►

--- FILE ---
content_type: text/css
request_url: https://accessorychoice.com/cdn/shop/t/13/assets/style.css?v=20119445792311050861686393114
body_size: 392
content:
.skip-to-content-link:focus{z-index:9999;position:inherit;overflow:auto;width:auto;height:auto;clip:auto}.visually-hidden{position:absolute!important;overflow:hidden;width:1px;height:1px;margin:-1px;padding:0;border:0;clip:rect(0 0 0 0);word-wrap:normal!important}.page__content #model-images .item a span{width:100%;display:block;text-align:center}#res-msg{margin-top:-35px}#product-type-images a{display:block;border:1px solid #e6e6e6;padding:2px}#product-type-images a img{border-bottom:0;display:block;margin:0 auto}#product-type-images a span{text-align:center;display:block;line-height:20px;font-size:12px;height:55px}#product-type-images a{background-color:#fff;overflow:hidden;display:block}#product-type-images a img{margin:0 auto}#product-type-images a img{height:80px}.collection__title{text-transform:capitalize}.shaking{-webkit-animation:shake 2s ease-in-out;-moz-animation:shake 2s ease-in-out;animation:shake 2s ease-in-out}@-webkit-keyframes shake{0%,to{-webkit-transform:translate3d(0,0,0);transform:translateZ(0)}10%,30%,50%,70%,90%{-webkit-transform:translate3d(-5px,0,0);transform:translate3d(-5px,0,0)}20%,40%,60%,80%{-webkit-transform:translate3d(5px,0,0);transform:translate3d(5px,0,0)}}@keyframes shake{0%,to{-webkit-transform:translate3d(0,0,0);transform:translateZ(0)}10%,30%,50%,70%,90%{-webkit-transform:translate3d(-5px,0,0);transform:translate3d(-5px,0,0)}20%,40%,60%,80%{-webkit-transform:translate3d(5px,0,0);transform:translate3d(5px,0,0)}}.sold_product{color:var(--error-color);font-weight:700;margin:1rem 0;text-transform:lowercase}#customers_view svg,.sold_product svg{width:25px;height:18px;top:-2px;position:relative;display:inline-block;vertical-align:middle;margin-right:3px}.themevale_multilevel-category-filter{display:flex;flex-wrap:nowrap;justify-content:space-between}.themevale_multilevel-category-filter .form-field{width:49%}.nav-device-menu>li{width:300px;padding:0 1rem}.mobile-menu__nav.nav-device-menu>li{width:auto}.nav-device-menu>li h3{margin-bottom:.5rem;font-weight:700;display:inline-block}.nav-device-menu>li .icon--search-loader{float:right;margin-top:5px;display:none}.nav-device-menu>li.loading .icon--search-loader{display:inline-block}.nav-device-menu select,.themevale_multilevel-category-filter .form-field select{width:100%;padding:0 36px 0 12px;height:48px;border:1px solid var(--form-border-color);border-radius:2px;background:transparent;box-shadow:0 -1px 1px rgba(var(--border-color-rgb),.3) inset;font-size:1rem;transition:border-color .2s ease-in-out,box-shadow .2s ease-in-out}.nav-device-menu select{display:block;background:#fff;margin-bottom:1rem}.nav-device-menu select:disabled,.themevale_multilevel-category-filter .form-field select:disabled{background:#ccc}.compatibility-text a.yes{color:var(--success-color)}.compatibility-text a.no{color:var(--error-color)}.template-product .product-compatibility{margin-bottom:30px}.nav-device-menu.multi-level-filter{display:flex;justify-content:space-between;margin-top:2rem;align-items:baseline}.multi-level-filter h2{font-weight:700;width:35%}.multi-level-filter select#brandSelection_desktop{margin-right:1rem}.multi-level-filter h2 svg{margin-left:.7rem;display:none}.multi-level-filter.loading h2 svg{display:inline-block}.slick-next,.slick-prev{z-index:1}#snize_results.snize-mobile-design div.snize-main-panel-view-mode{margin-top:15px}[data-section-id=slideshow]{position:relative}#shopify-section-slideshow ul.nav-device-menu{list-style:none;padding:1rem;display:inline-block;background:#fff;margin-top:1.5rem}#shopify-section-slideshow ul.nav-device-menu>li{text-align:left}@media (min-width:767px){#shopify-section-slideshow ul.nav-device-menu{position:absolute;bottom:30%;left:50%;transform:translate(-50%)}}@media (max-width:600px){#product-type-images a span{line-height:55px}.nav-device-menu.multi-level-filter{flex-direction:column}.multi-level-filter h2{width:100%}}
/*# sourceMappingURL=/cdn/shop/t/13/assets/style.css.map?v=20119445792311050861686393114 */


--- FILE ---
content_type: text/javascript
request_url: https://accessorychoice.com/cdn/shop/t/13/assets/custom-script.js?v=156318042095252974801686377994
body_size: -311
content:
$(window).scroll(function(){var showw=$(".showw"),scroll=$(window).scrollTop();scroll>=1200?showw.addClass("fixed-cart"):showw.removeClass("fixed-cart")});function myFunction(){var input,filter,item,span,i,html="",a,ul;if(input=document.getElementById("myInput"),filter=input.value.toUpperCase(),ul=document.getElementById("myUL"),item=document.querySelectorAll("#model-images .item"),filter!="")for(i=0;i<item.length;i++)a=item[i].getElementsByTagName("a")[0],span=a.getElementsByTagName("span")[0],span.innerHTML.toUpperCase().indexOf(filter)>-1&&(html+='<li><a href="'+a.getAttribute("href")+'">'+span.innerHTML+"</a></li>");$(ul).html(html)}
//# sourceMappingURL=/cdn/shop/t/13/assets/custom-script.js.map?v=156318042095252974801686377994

◄

### Work request
Your response must repeat all of the material above exactly.

### Your response
--- FILE ---
content_type: text/css
request_url: https://accessorychoice.com/cdn/shop/t/13/assets/style.css?v=20119445792311050861686393114
body_size: 392
content:
.skip-to-content-link:focus{z-index:9999;position:inherit;overflow:auto;width:auto;height:auto;clip:auto}.visually-hidden{position:absolute!important;overflow:hidden;width:1px;height:1px;margin:-1px;padding:0;border:0;clip:rect(0 0 0 0);word-wrap:normal!important}.page__content #model-images .item a span{width:100%;display:block;text-align:center}#res-msg{margin-top:-35px}#product-type-images a{display:block;border:1px solid #e6e6e6;padding:2px}#product-type-images a img{border-bottom:0;display:block;margin:0 auto}#product-type-images a span{text-align:center;display:block;line-height:20px;font-size:12px;height:55px}#product-type-images a{background-color:#fff;overflow:hidden;display:block}#product-type-images a img{margin:0 auto}#product-type-images a img{height:80px}.collection__title{text-transform:capitalize}.shaking{-webkit-animation:shake 2s ease-in-out;-moz-animation:shake 2s ease-in-out;animation:shake 2s ease-in-out}@-webkit-keyframes shake{0%,to{-webkit-transform:translate3d(0,0,0);transform:translateZ(0)}10%,30%,50%,70%,90%{-webkit-transform:translate3d(-5px,0,0);transform:translate3d(-5px,0,0)}20%,40%,60%,80%{-webkit-transform:translate3d(5px,0,0);transform:translate3d(5px,0,0)}}@keyframes shake{0%,to{-webkit-transform:translate3d(0,0,0);transform:translateZ(0)}10%,30%,50%,70%,90%{-webkit-transform:translate3d(-5px,0,0);transform:translate3d(-5px,0,0)}20%,40%,60%,80%{-webkit-transform:translate3d(5px,0,0);transform:translate3d(5px,0,0)}}.sold_product{color:var(--error-color);font-weight:700;margin:1rem 0;text-transform:lowercase}#customers_view svg,.sold_product svg{width:25px;height:18px;top:-2px;position:relative;display:inline-block;vertical-align:middle;margin-right:3px}.themevale_multilevel-category-filter{display:flex;flex-wrap:nowrap;justify-content:space-between}.themevale_multilevel-category-filter .form-field{width:49%}.nav-device-menu>li{width:300px;padding:0 1rem}.mobile-menu__nav.nav-device-menu>li{width:auto}.nav-device-menu>li h3{margin-bottom:.5rem;font-weight:700;display:inline-block}.nav-device-menu>li .icon--search-loader{float:right;margin-top:5px;display:none}.nav-device-menu>li.loading .icon--search-loader{display:inline-block}.nav-device-menu select,.themevale_multilevel-category-filter .form-field select{width:100%;padding:0 36px 0 12px;height:48px;border:1px solid var(--form-border-color);border-radius:2px;background:transparent;box-shadow:0 -1px 1px rgba(var(--border-color-rgb),.3) inset;font-size:1rem;transition:border-color .2s ease-in-out,box-shadow .2s ease-in-out}.nav-device-menu select{display:block;background:#fff;margin-bottom:1rem}.nav-device-menu select:disabled,.themevale_multilevel-category-filter .form-field select:disabled{background:#ccc}.compatibility-text a.yes{color:var(--success-color)}.compatibility-text a.no{color:var(--error-color)}.template-product .product-compatibility{margin-bottom:30px}.nav-device-menu.multi-level-filter{display:flex;justify-content:space-between;margin-top:2rem;align-items:baseline}.multi-level-filter h2{font-weight:700;width:35%}.multi-level-filter select#brandSelection_desktop{margin-right:1rem}.multi-level-filter h2 svg{margin-left:.7rem;display:none}.multi-level-filter.loading h2 svg{display:inline-block}.slick-next,.slick-prev{z-index:1}#snize_results.snize-mobile-design div.snize-main-panel-view-mode{margin-top:15px}[data-section-id=slideshow]{position:relative}#shopify-section-slideshow ul.nav-device-menu{list-style:none;padding:1rem;display:inline-block;background:#fff;margin-top:1.5rem}#shopify-section-slideshow ul.nav-device-menu>li{text-align:left}@media (min-width:767px){#shopify-section-slideshow ul.nav-device-menu{position:absolute;bottom:30%;left:50%;transform:translate(-50%)}}@media (max-width:600px){#product-type-images a span{line-height:55px}.nav-device-menu.multi-level-filter{flex-direction:column}.multi-level-filter h2{width:100%}}
/*# sourceMappingURL=/cdn/shop/t/13/assets/style.css.map?v=20119445792311050861686393114 */


--- FILE ---
content_type: text/javascript
request_url: https://accessorychoice.com/cdn/shop/t/13/assets/custom-script.js?v=156318042095252974801686377994
body_size: -311
content:
$(window).scroll(function(){var showw=$(".showw"),scroll=$(window).scrollTop();scroll>=1200?showw.addClass("fixed-cart"):showw.removeClass("fixed-cart")});function myFunction(){var input,filter,item,span,i,html="",a,ul;if(input=document.getElementById("myInput"),filter=input.value.toUpperCase(),ul=document.getElementById("myUL"),item=document.querySelectorAll("#model-images .item"),filter!="")for(i=0;i<item.length;i++)a=item[i].getElementsByTagName("a")[0],span=a.getElementsByTagName("span")[0],span.innerHTML.toUpperCase().indexOf(filter)>-1&&(html+='<li><a href="'+a.getAttribute("href")+'">'+span.innerHTML+"</a></li>");$(ul).html(html)}
//# sourceMappingURL=/cdn/shop/t/13/assets/custom-script.js.map?v=156318042095252974801686377994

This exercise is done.